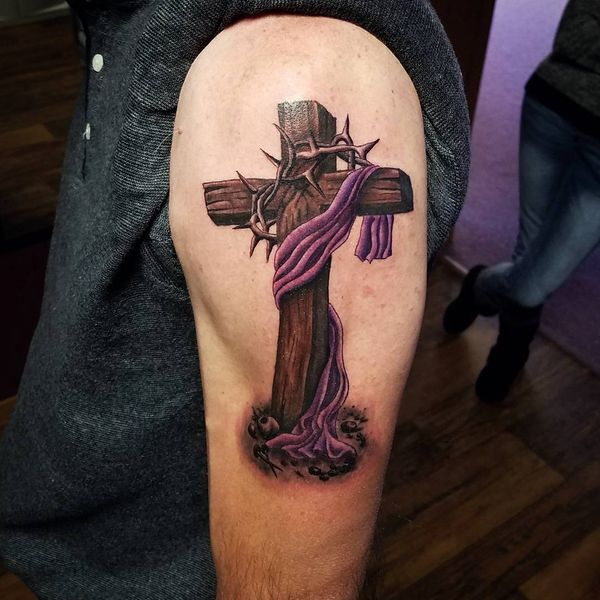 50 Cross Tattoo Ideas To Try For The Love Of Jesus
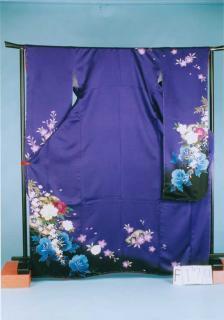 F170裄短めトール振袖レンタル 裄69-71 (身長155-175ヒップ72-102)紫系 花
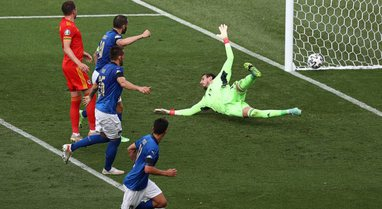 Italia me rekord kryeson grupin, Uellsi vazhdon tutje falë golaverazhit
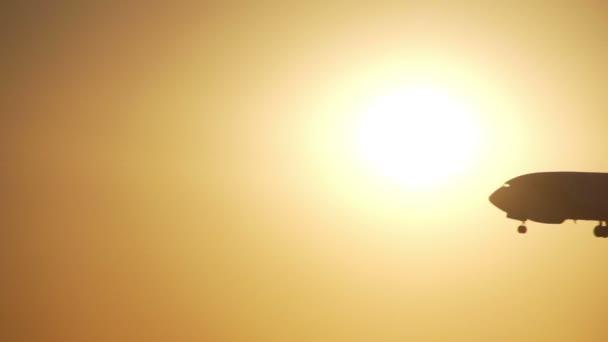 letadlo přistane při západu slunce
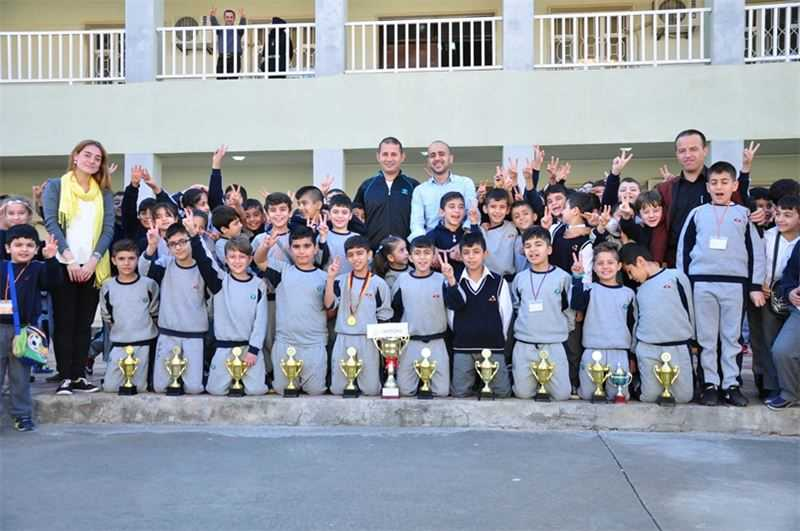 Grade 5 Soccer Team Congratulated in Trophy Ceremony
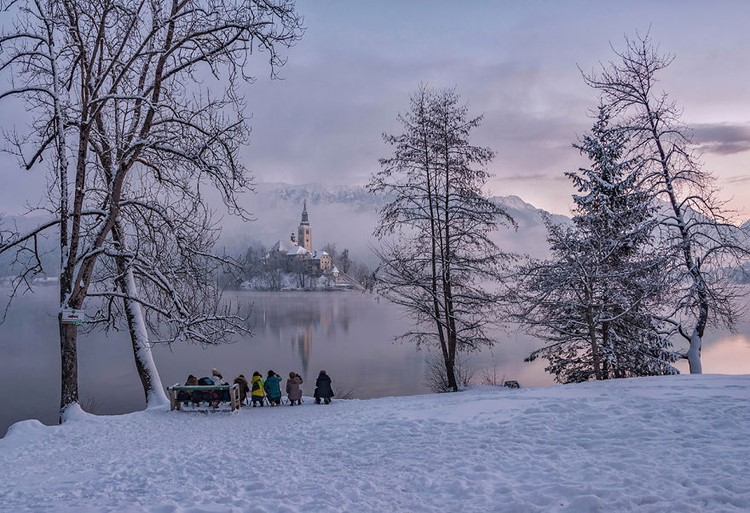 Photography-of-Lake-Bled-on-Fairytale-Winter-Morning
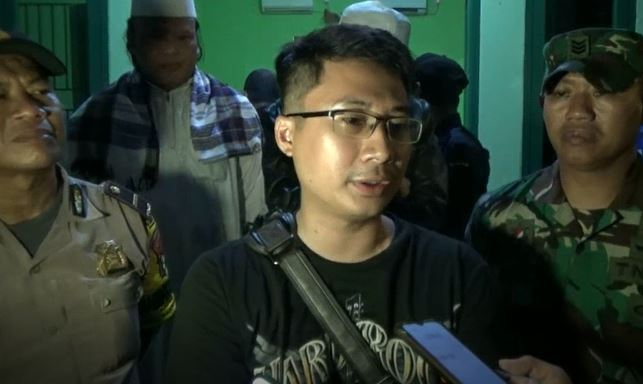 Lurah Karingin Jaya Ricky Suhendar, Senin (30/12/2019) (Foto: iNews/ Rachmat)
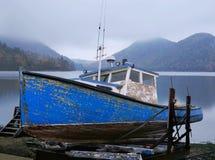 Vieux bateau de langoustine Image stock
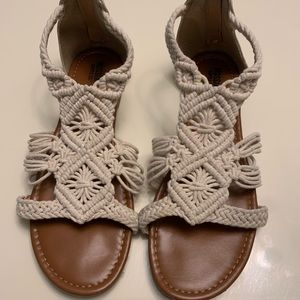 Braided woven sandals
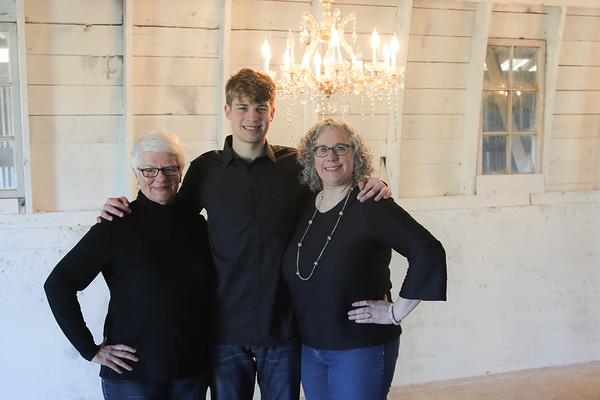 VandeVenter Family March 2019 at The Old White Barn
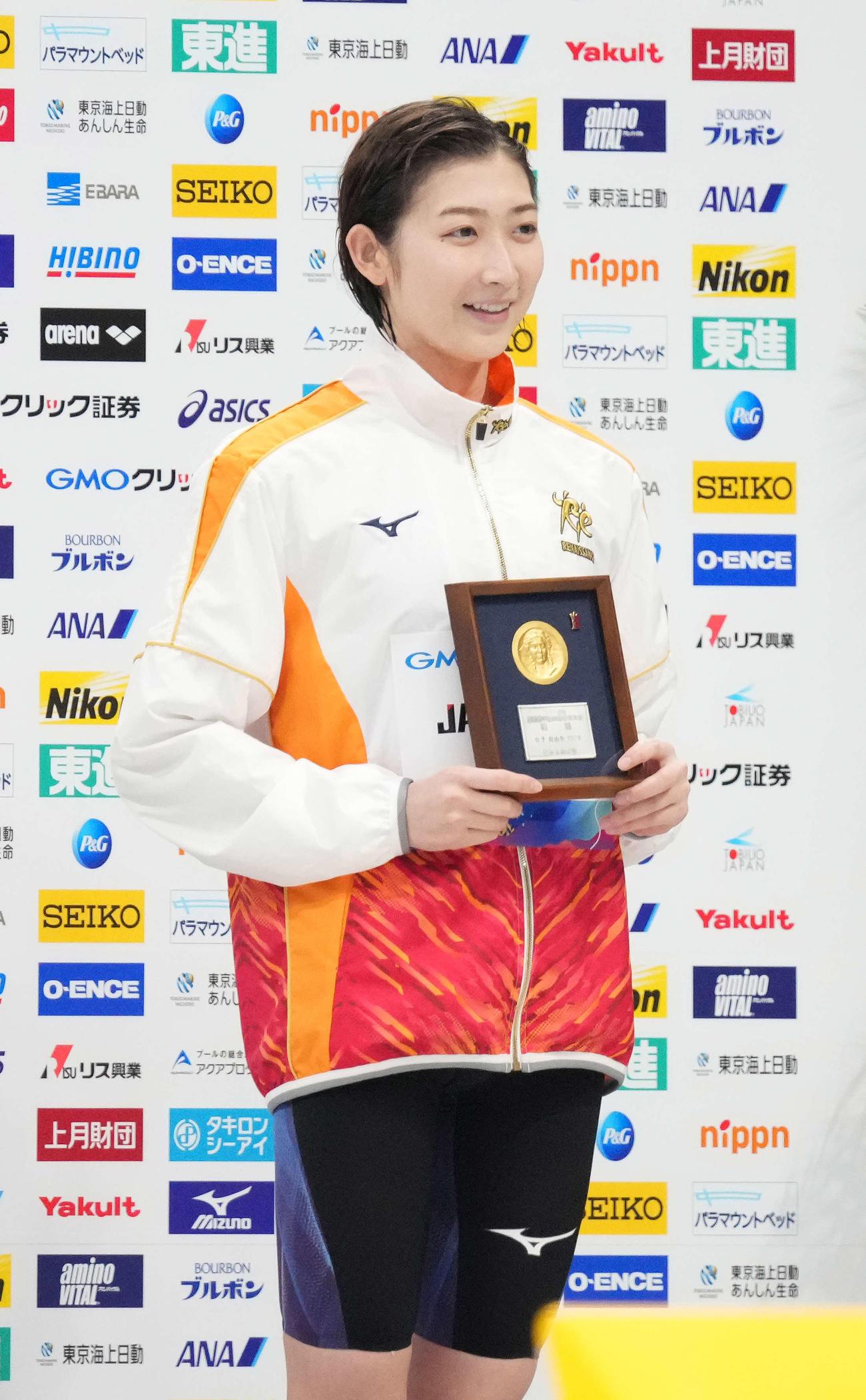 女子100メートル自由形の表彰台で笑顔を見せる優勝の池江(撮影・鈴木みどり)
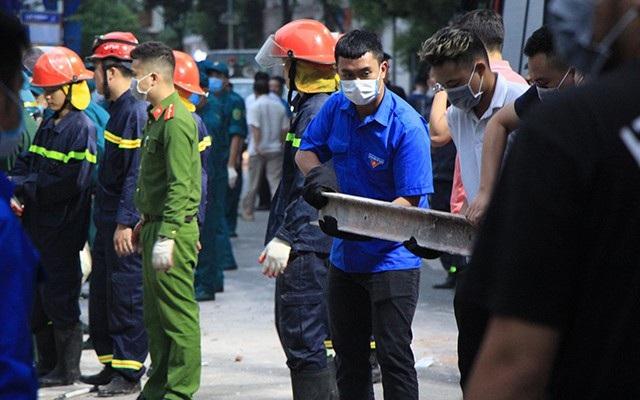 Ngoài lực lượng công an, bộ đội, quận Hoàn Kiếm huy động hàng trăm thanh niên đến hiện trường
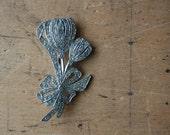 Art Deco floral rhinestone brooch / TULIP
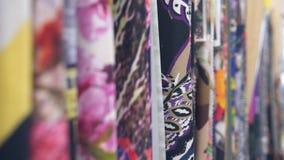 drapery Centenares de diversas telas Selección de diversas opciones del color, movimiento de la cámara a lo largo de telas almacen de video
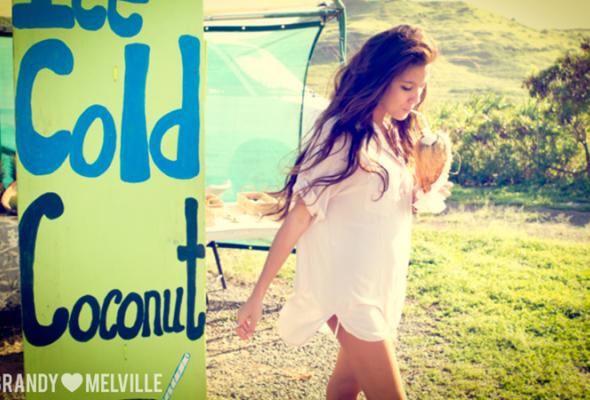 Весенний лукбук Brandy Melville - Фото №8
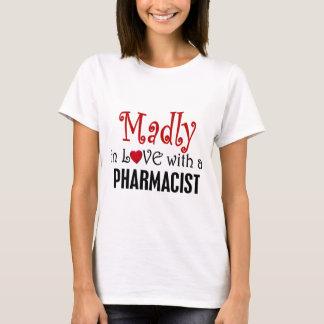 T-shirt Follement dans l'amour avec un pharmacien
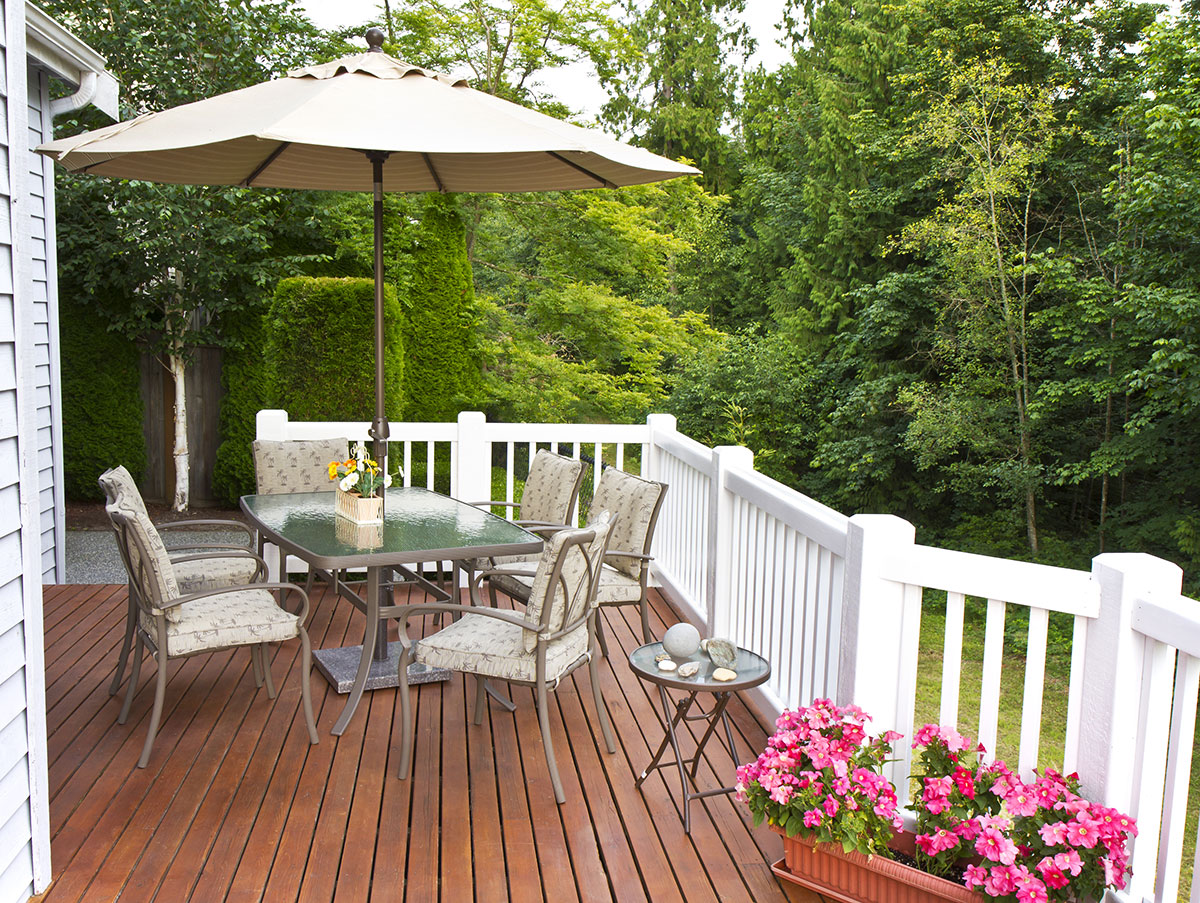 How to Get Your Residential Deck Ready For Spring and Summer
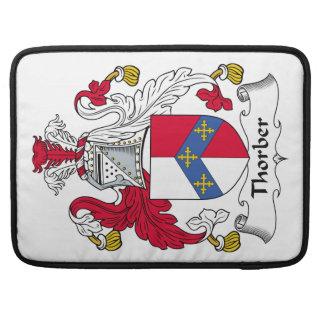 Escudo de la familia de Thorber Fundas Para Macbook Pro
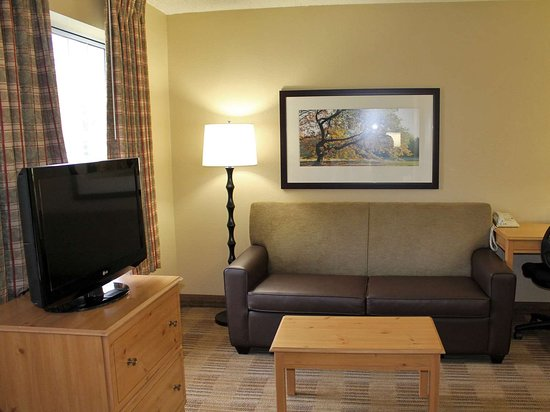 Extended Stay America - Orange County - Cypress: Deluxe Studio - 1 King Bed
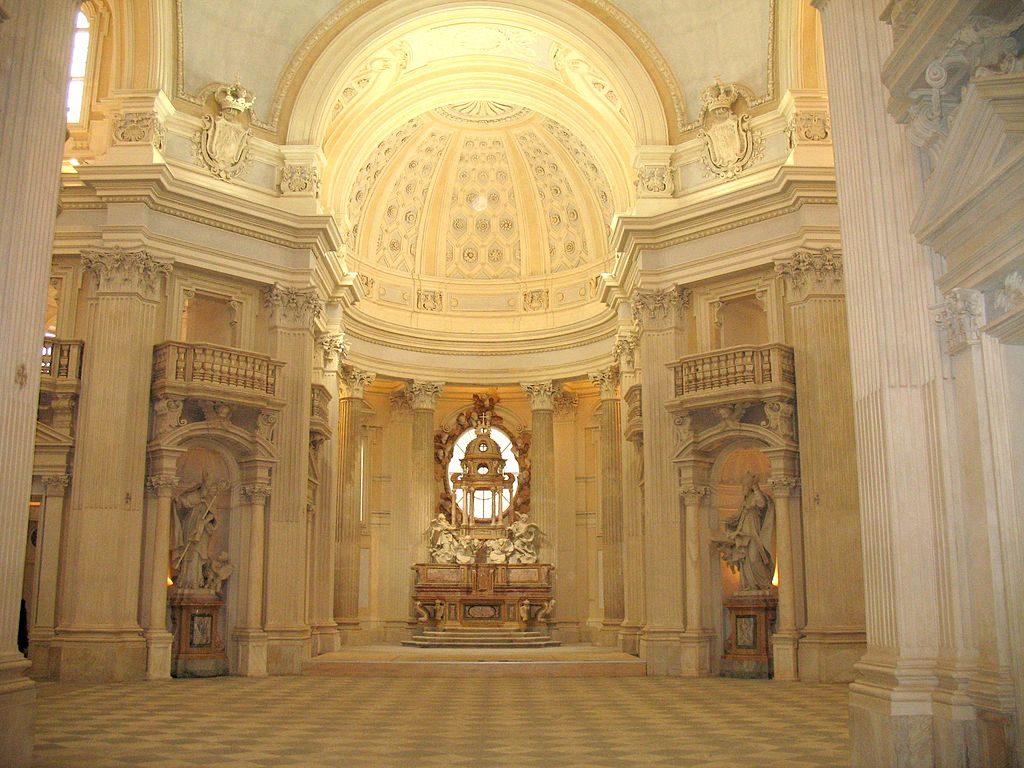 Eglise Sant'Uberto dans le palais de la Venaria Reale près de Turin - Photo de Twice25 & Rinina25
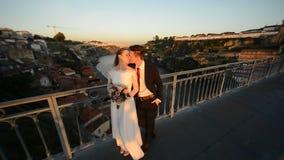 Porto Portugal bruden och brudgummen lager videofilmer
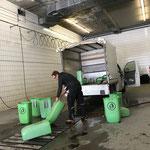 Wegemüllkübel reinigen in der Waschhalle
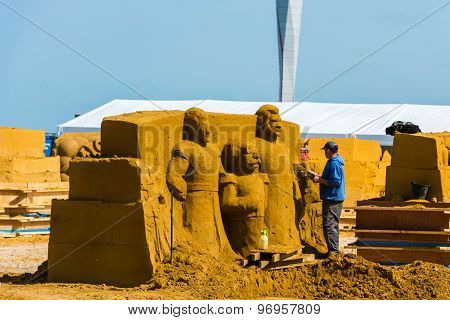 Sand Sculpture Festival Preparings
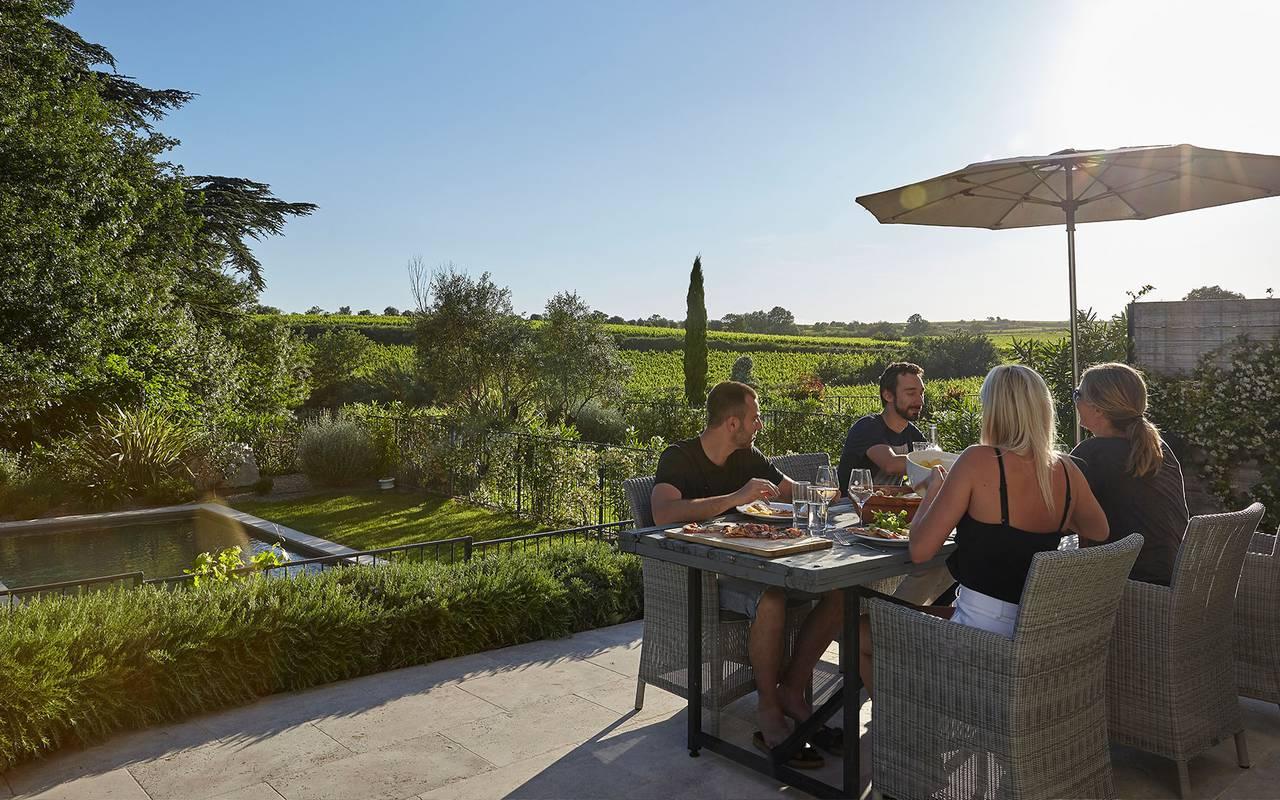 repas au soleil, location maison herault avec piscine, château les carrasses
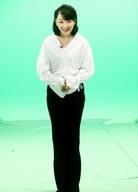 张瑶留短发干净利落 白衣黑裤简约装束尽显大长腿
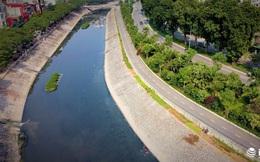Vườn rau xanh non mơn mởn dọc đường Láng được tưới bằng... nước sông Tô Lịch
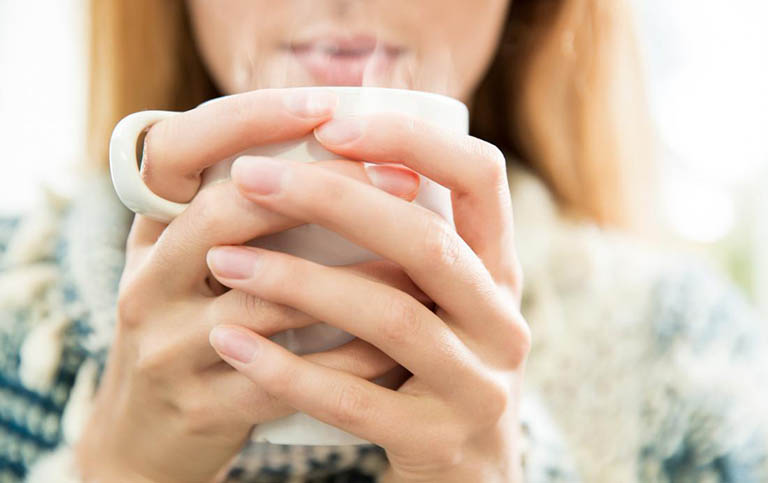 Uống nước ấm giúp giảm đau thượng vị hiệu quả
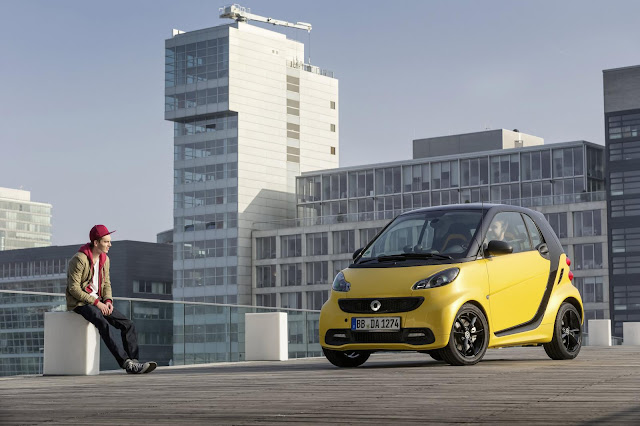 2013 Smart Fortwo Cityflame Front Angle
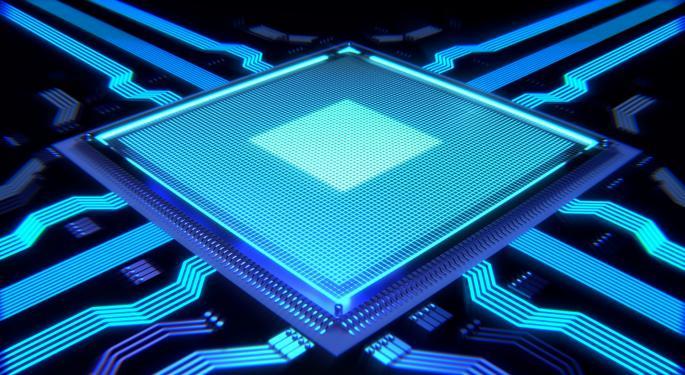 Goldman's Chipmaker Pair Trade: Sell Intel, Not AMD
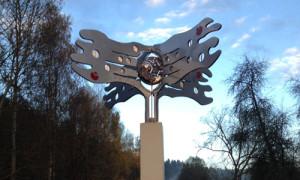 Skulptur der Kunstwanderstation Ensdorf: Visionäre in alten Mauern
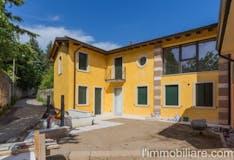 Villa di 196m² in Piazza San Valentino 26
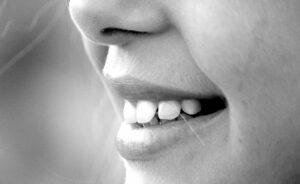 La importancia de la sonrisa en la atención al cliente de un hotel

|---|

* [Problem]
Counting both ends, reproduce word for word the lines from the line with "Skulptur der Kunstwanderstation" to the final line of the listing above, skipping every picture.

* [Output]
 Skulptur der Kunstwanderstation Ensdorf: Visionäre in alten Mauern
 Villa di 196m² in Piazza San Valentino 26
 La importancia de la sonrisa en la atención al cliente de un hotel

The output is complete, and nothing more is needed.